• Textausschnitt
Die Ärzte und Psychoanalytiker Margarete und Alexander Mitscherlich haben in den 60er Jahren des letzten Jahrhunderts einen Klassiker veröffentlicht über die Unfähigkeit der Deutschen, ihre Vergangenheit wahrzunehmen und aufzuarbeiten – zu trauern über das, was sie anderen Menschen angetan und selber erlitten haben.
Der Titel des Buches, „Die Unfähigkeit zu trauern“ kam mir in den Sinn, als ich die letzten Nachrichten über den Krieg im Nahen Osten las. Wenn man gedanklich aus der Spirale von Gewalt und Gegengewalt aussteigt – bleibt dann nicht nur eine unendliche Traurigkeit über das, was wir Menschen uns gegenseitig antun? Und nicht nur uns, auch der Erde, die erschüttert und zerstört wird von Bomben, Granaten und Minenfeldern, die nicht mehr betreten werden können.

• Vorliegendes Material

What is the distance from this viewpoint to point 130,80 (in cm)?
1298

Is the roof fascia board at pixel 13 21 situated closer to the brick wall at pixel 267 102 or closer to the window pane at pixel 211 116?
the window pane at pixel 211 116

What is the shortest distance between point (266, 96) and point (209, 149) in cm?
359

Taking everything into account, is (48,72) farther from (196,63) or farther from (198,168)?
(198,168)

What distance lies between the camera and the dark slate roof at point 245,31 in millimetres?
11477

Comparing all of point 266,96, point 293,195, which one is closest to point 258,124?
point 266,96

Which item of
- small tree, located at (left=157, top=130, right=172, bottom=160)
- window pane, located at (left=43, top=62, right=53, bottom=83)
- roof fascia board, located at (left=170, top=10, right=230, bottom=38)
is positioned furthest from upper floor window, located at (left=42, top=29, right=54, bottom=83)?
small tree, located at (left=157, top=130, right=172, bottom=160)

• Auszuführende Aufgaben
a) Wann haben Margarete und Alexander Mitscherlich laut dem Textausschnitt über die Unfähigkeit zu trauern ihren Klassiker veröffentlicht?
b) Führen Sie den Textausschnitt über die Unfähigkeit zu trauern im Anschluss an seinen letzten Satz fort.
Die Datensätze sind eigenständiges Material und gehören nicht zum Textausschnitt.

• Antwortliste
a) In den 60er Jahren des letzten Jahrhunderts.

b)
Trauer zulassen ist kein Zeichen von Schwäche, sondern eine natürliche emotionale Reaktion, wenn man sich den Gefühlen von Hass und Wut entzieht. Trauer hat die Kraft, die emotionale Last des Unfassbaren, der Grausamkeiten, der Gewalt hinweg zu schwemmen und den Weg frei zu machen für Neues, für neue Sichtweisen und andere Möglichkeiten von Beziehungen.